The heavily increasing amount of data delivered by current experiments in high energy physics challenge both end users and providers of computing resources. The boosted data rates and the complexity of analyses require huge datasets being processed. Here, short turnaround cycles are absolutely required for an efficient processing rate of analyses. This puts new limits to the provisioning of resources and infrastructure since already existing approaches are difficult to adapt to HEP requirements and workflows.
The CMS group at the KIT has developed a prototype enabling data locality for HEP analysis processing via coordinated caches. This concept successfully solves key issues of data analyses for HEP:
- Caching reduces the limiting factor of data transfers by joining
local high performance devices with large background storages.

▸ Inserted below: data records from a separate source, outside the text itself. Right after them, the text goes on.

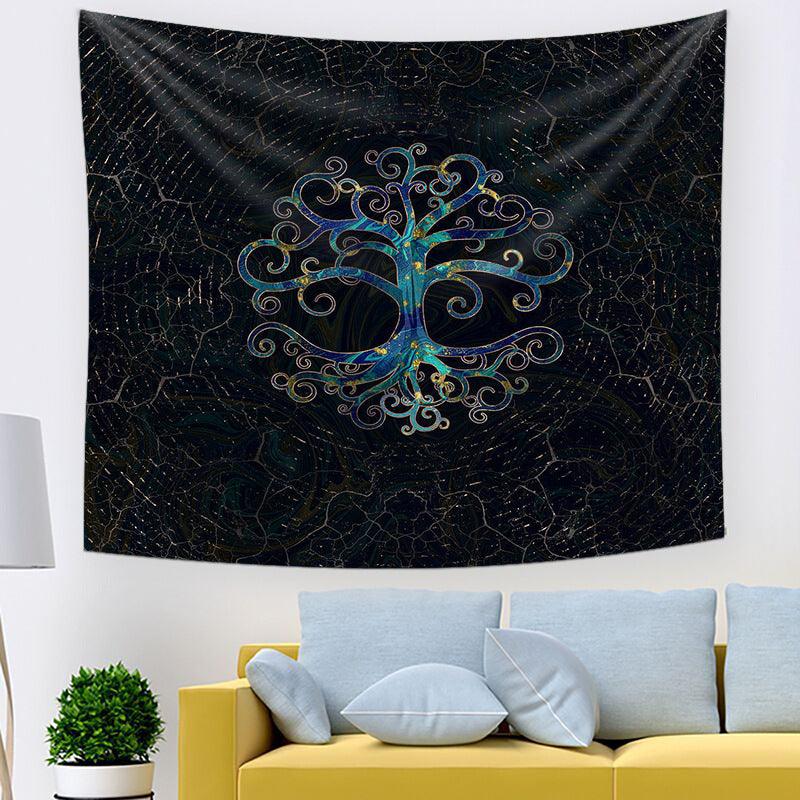 Junips | Tree of Life Home Wall Tapestry - Elegant Dorm & Room Decoration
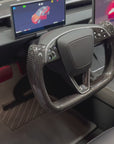 2024+ | Model 3 Yoke Carbon Fiber Steering Wheel Upgrade - Variety*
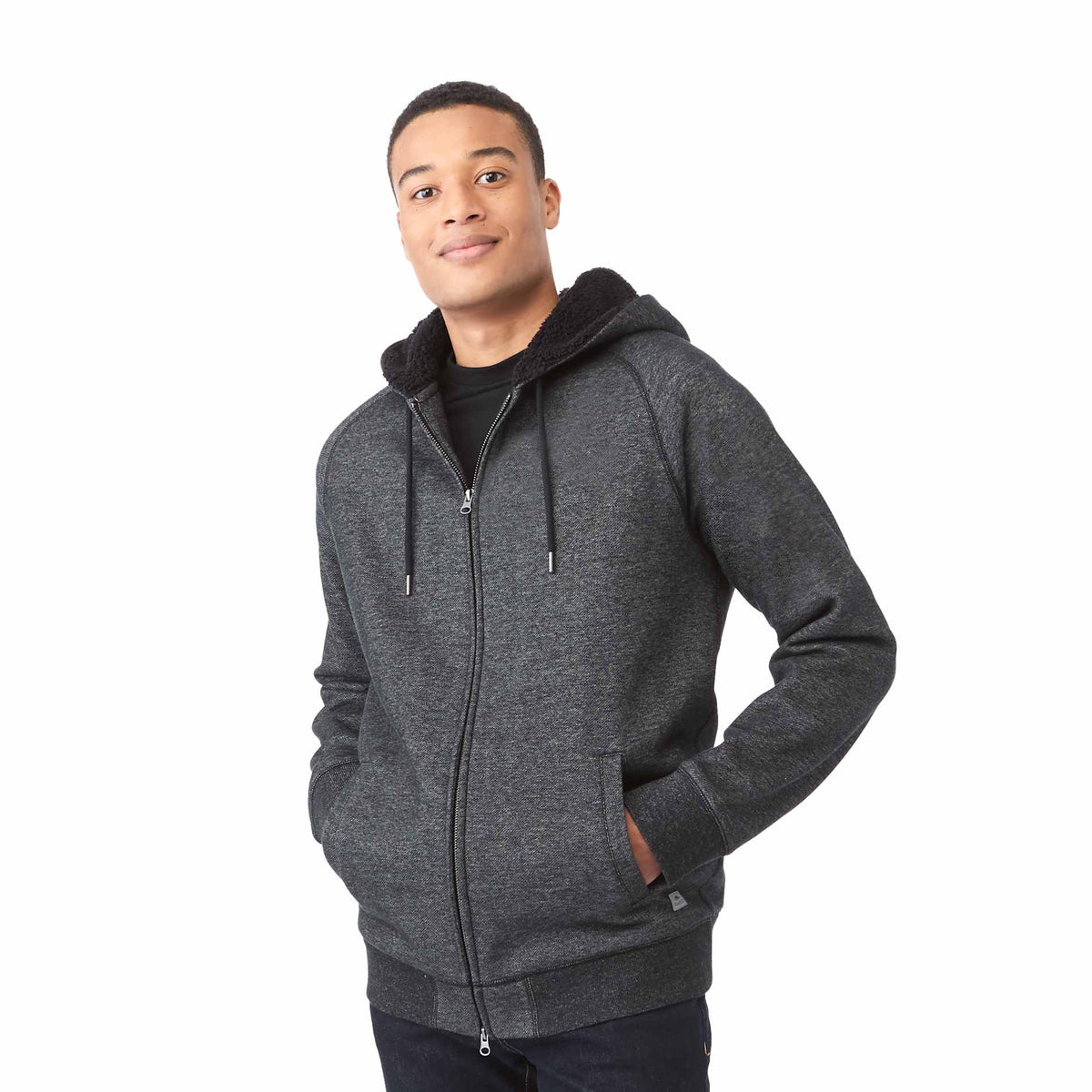 Custom logo Men's COPPERBAY Roots73 FZ Hoody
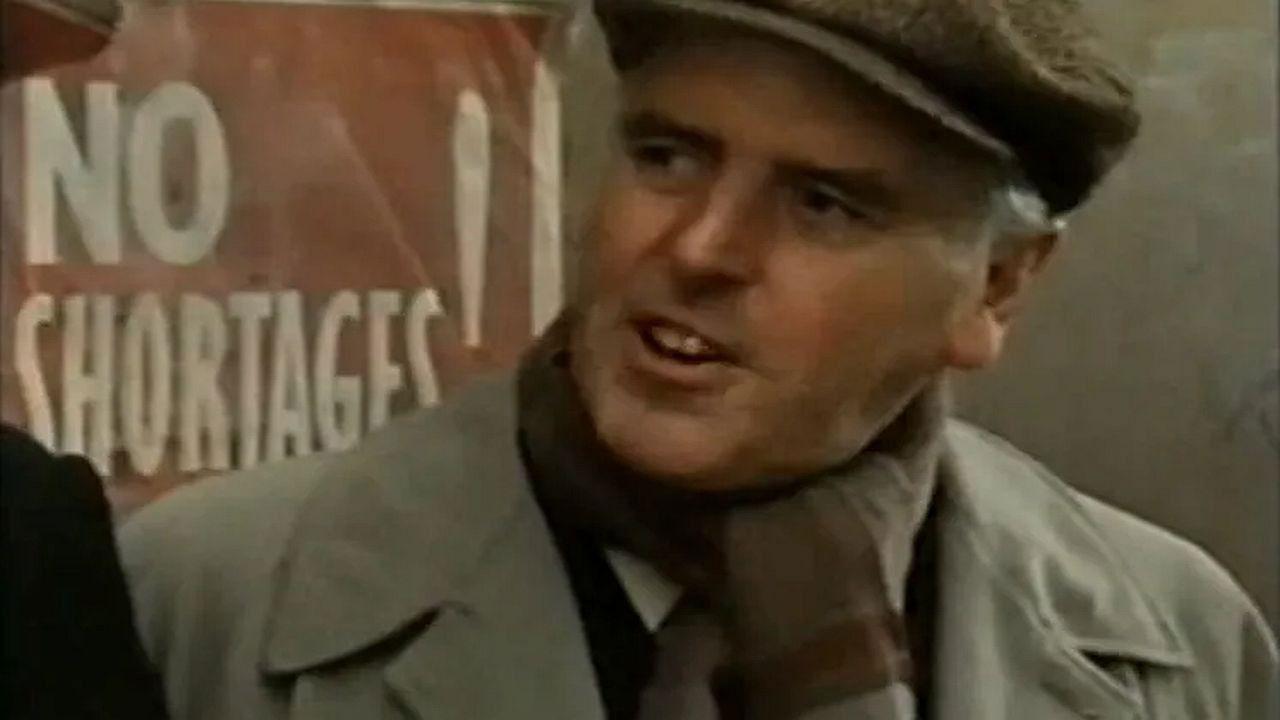 Comrade Dad backdrop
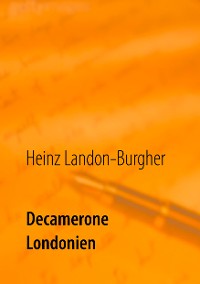 Cover Decamerone Londonien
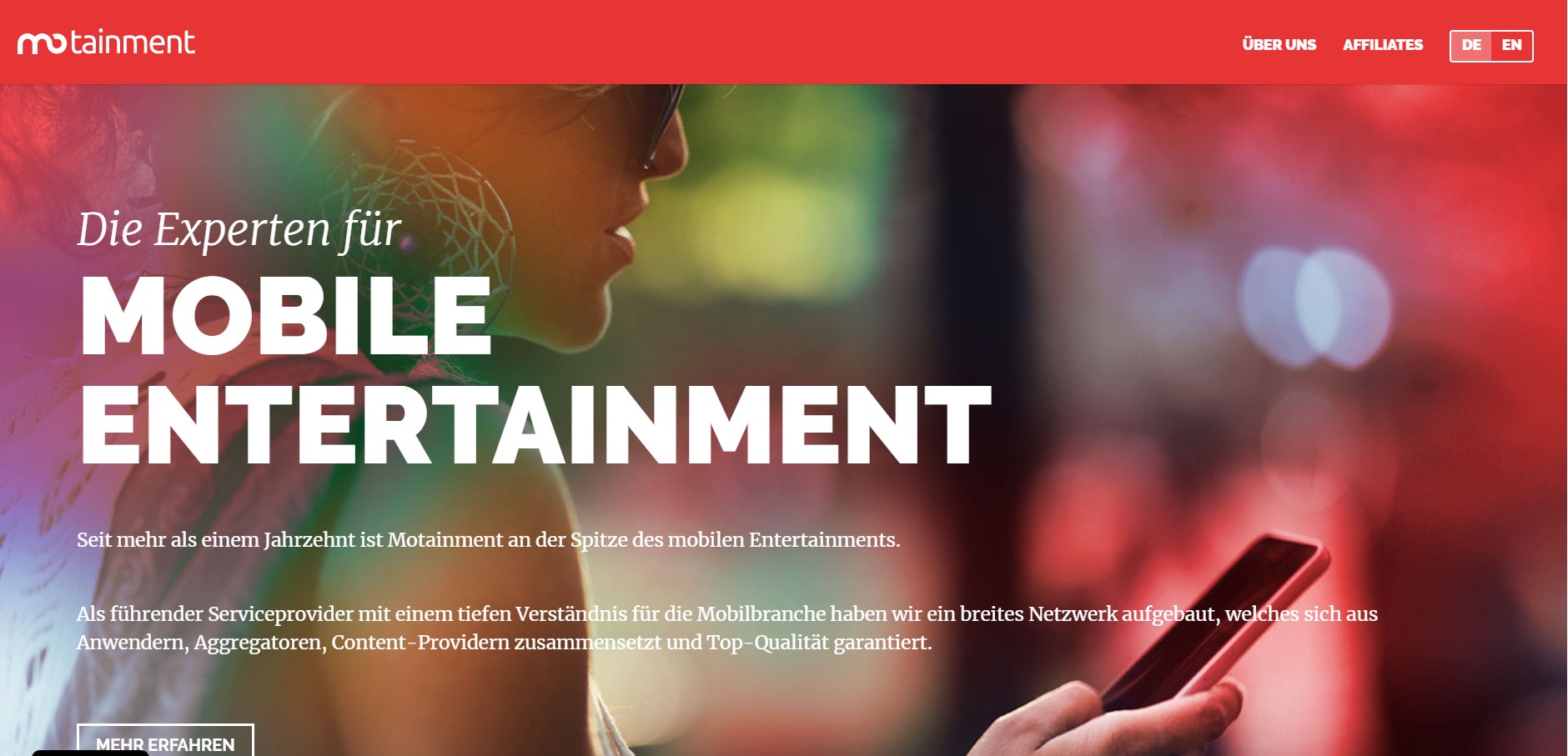 Programa de Afiliados de Motainment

- Throughput optimization is reached by selecting and allocating
critical data within user workflows
- Transparent integration into the
batch system including the usage of container technology solves
Since this prototype has sped up user analyses by several factors, but is limited in scope, our focus is to extend this setup to serve a wider range of analyses and a larger amount of resources. Since it is a static setup under own control of hard- and software, new developments focus not only on extending the setup, but also make it flexible for volatile resources like cloud computing. Usually, data storages and computing farms are deployed by different providers, which leads to data delocalization and a strong influence of the interconnection transfer rates. Here, a caching solution combines both systems into a highly performant setup and enables fast processing of throughput dependent analysis workflows.